- **Task objective**: Return every row below word for word, leaving out the pictures.

- **Data records**:

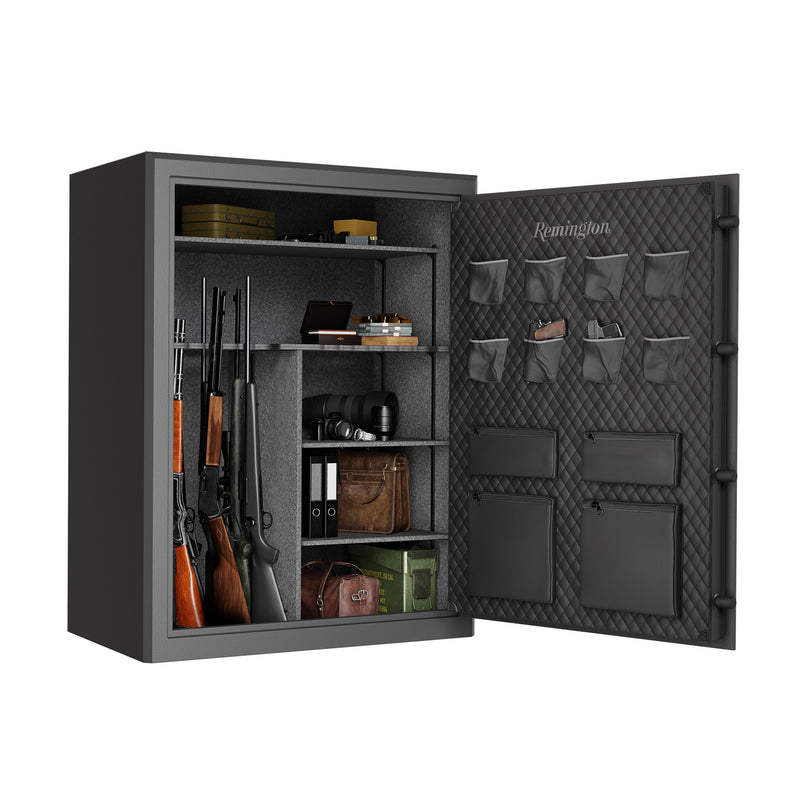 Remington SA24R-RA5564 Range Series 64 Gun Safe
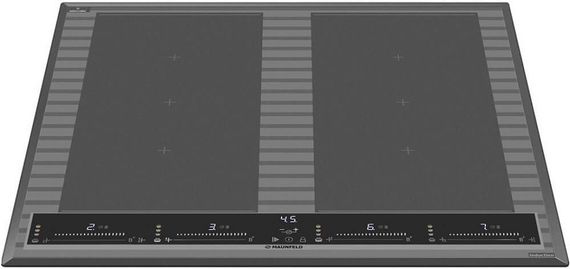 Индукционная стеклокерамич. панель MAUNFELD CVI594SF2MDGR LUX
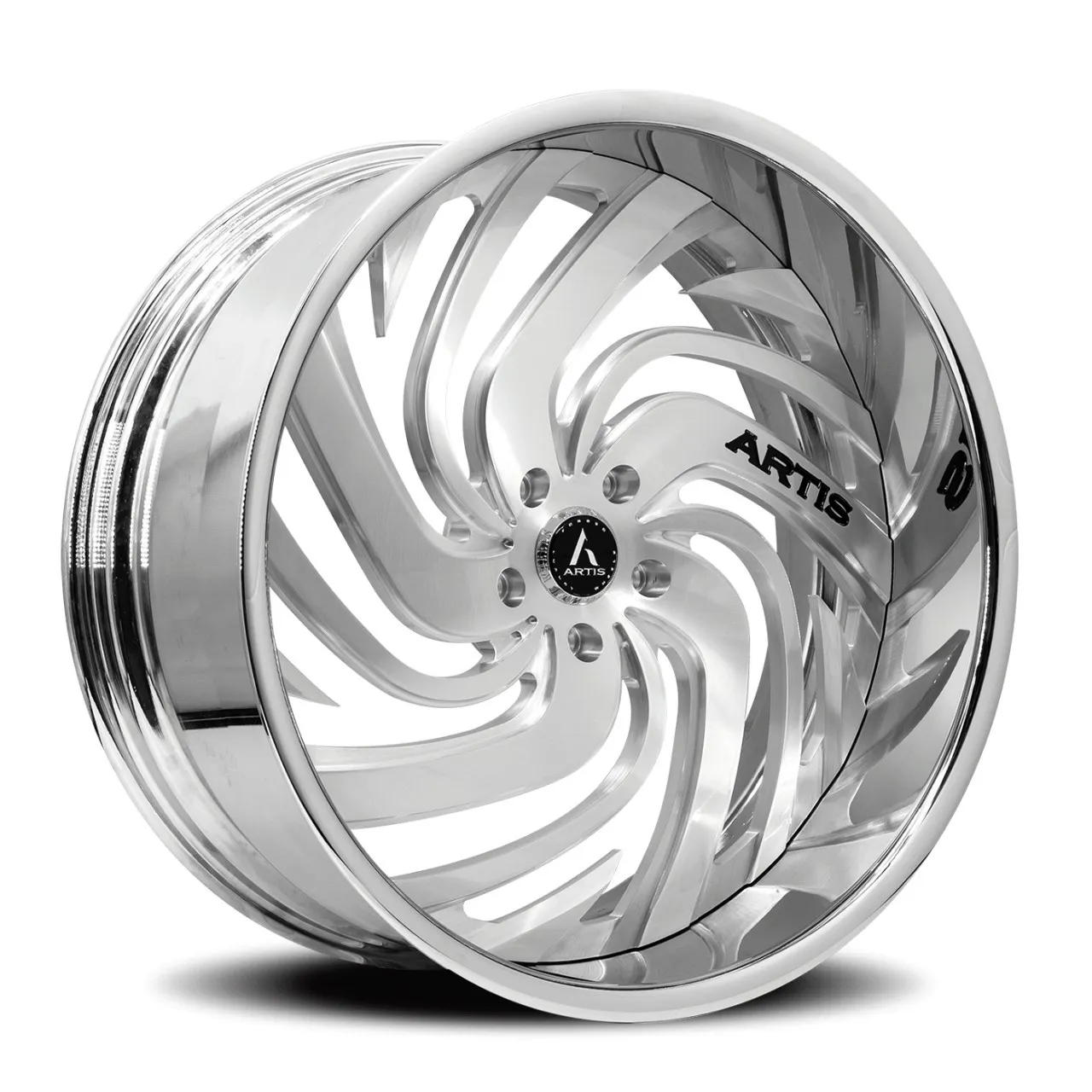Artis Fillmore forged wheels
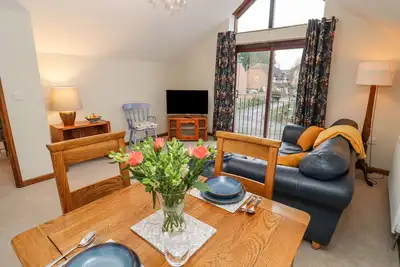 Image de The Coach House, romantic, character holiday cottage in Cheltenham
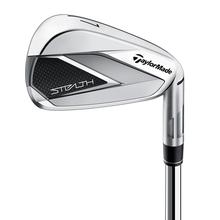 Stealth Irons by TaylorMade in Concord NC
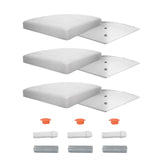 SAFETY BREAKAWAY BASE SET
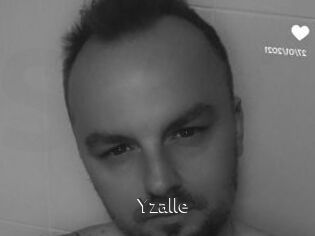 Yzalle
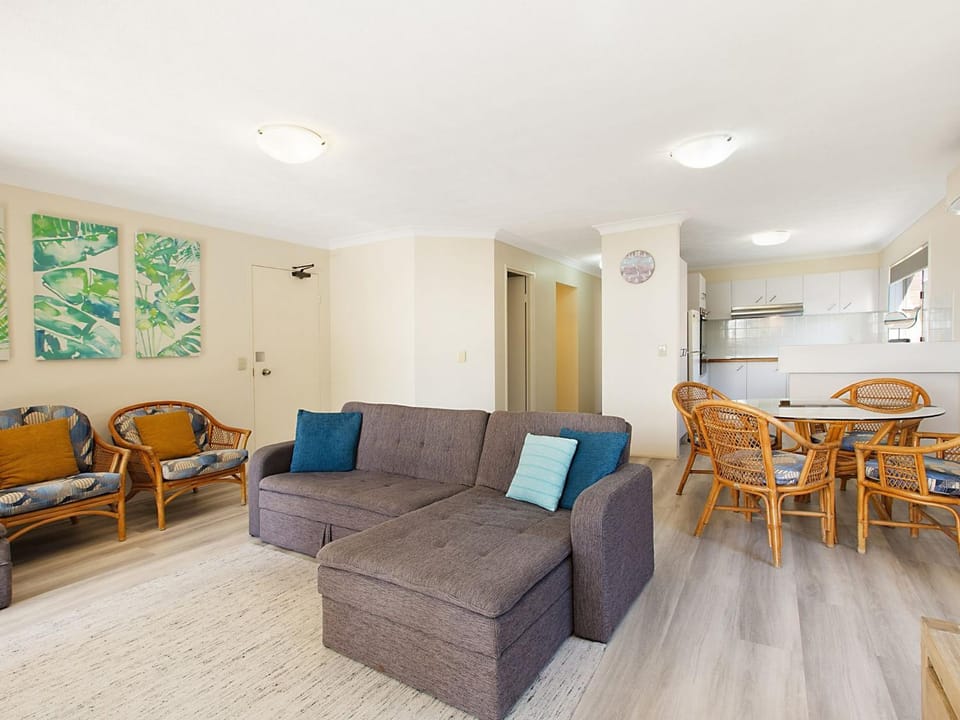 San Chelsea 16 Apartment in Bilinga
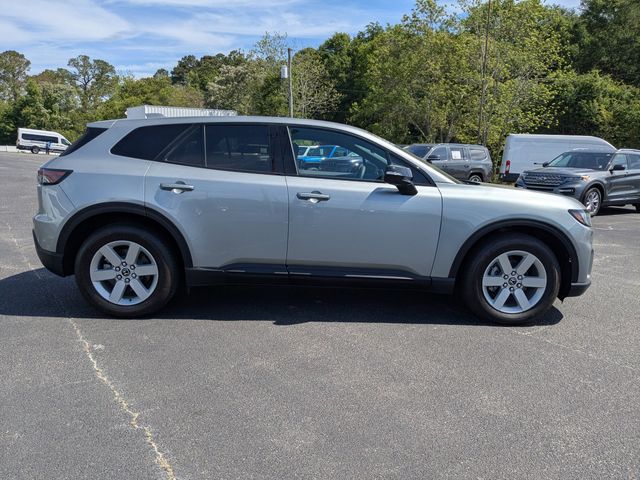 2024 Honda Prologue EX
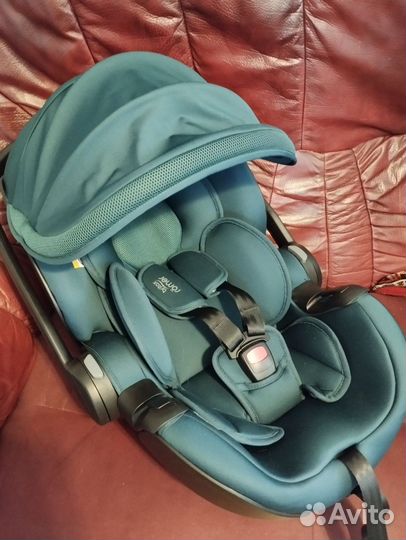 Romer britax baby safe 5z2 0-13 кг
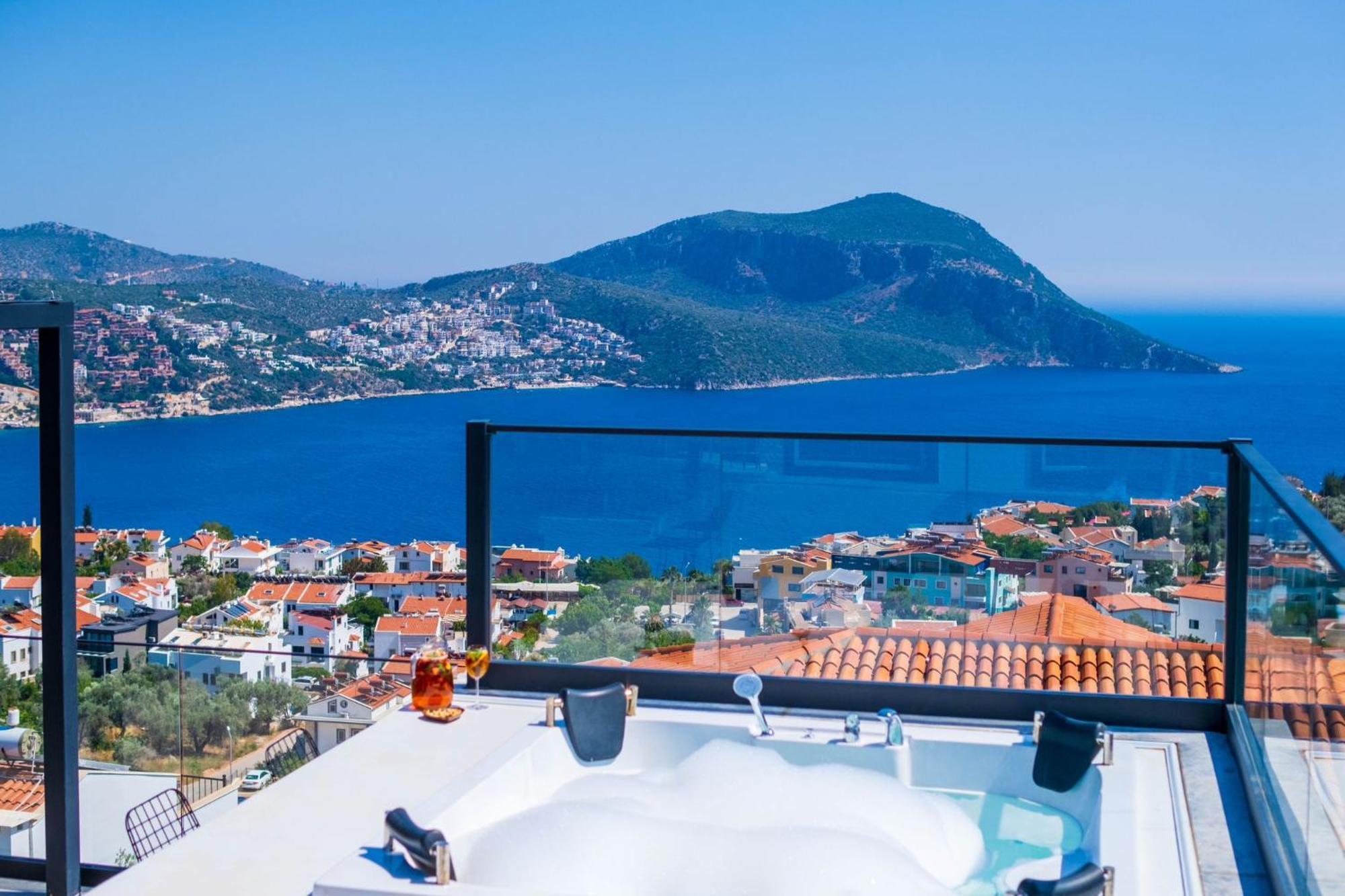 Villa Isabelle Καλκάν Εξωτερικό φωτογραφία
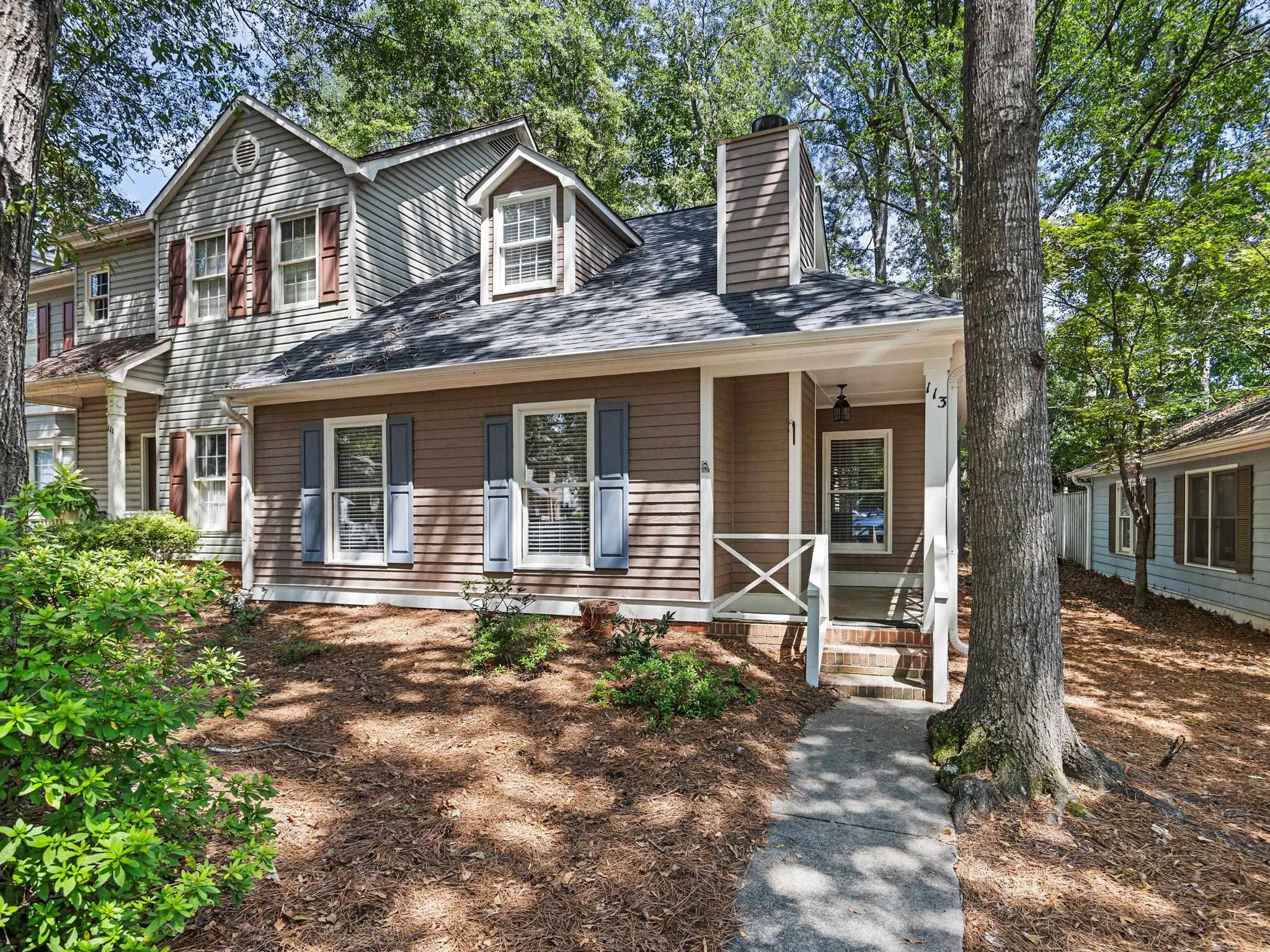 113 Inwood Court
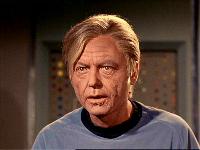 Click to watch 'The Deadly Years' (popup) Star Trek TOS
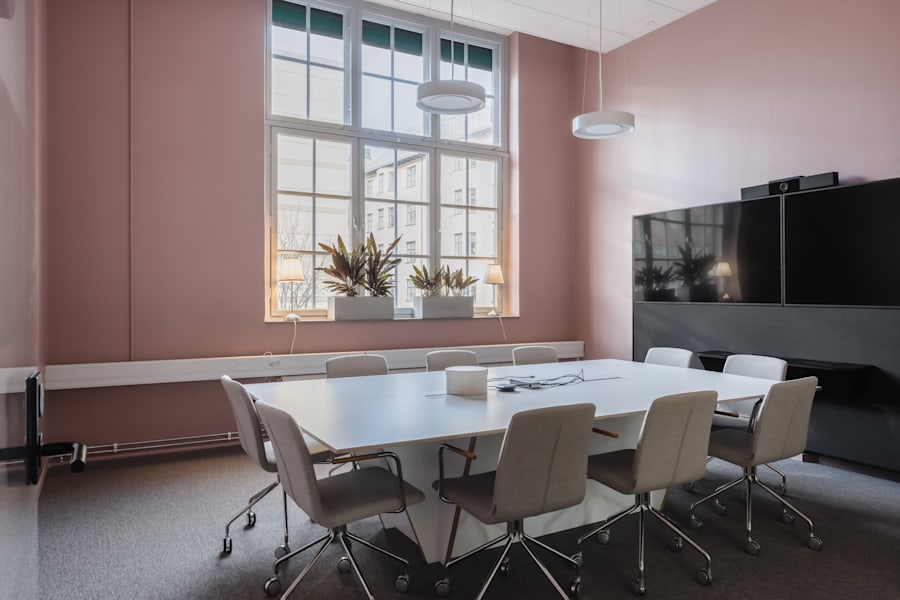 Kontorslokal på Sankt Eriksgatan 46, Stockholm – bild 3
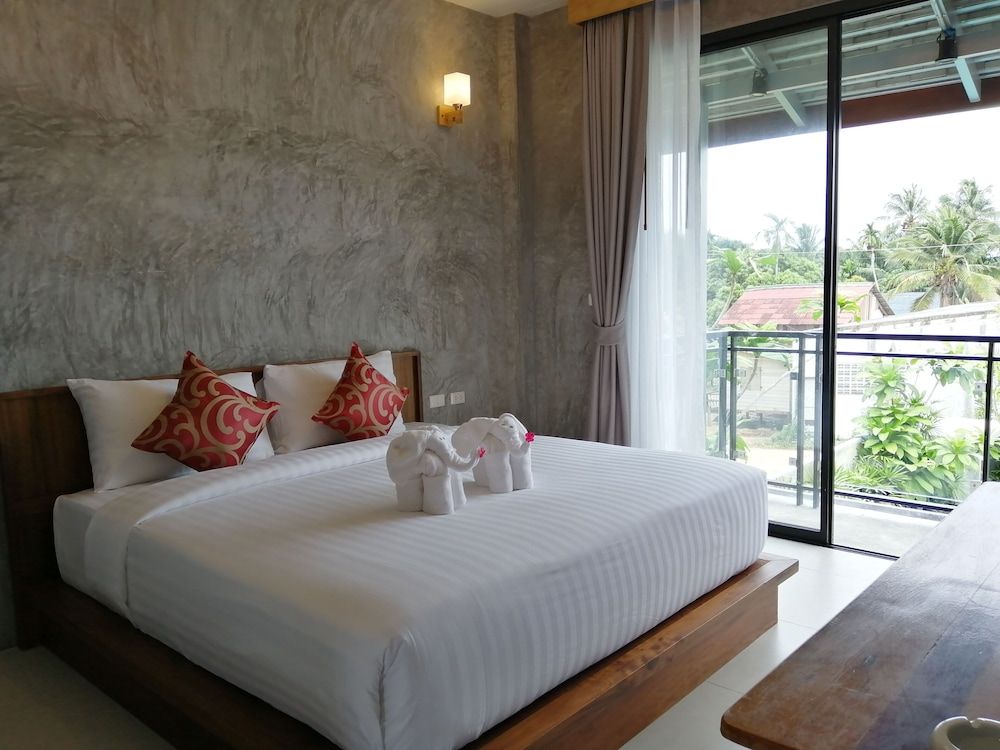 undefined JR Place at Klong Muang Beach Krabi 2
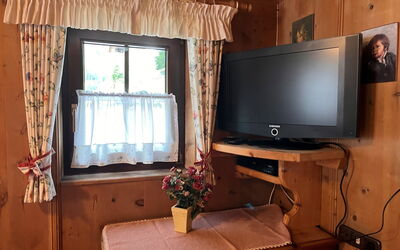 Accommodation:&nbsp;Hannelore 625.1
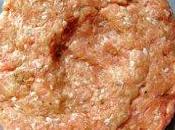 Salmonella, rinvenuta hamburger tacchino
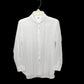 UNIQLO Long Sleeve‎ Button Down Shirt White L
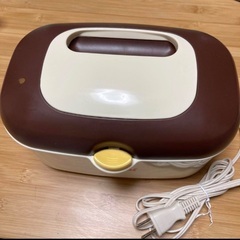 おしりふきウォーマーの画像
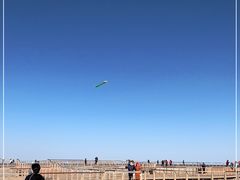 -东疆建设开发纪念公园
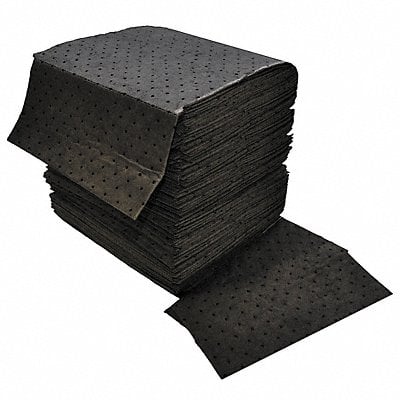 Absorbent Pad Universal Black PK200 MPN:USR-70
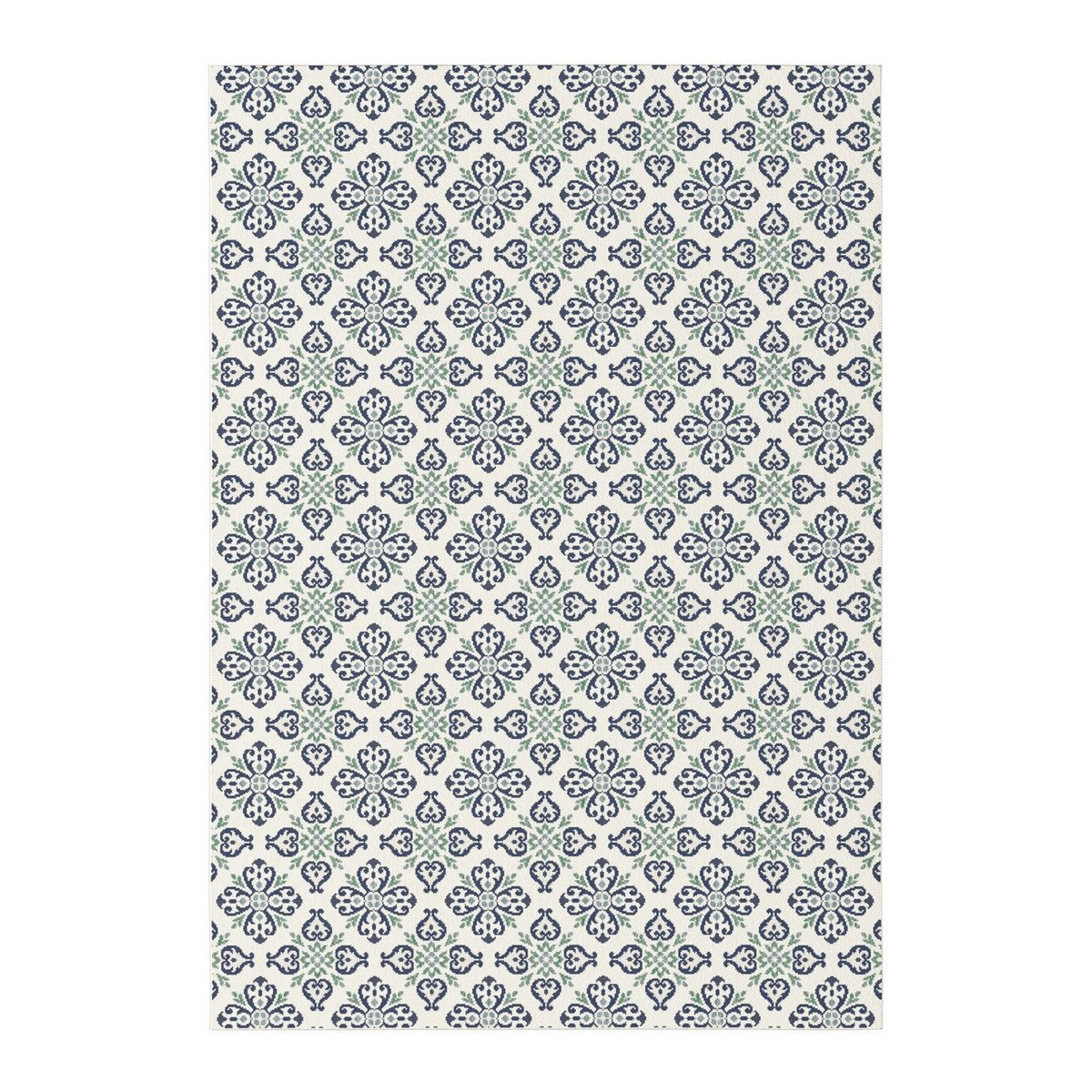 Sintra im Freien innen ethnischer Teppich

- **Exercise response**:
 Remington SA24R-RA5564 Range Series 64 Gun Safe
 Индукционная стеклокерамич. панель MAUNFELD CVI594SF2MDGR LUX
Artis Fillmore forged wheels
 Image de The Coach House, romantic, character holiday cottage in Cheltenham
 Stealth Irons by TaylorMade in Concord NC
 SAFETY BREAKAWAY BASE SET
 Yzalle
 San Chelsea 16 Apartment in Bilinga
 2024 Honda Prologue EX
 Romer britax baby safe 5z2 0-13 кг
 Villa Isabelle Καλκάν Εξωτερικό φωτογραφία
 113 Inwood Court
 Click to watch 'The Deadly Years' (popup) Star Trek TOS
 Kontorslokal på Sankt Eriksgatan 46, Stockholm – bild 3
 undefined JR Place at Klong Muang Beach Krabi 2
 Accommodation:&nbsp;Hannelore 625.1
 Salmonella, rinvenuta hamburger tacchino
 UNIQLO Long Sleeve‎ Button Down Shirt White L
 おしりふきウォーマーの画像
 -东疆建设开发纪念公园
 Absorbent Pad Universal Black PK200 MPN:USR-70
 Sintra im Freien innen ethnischer Teppich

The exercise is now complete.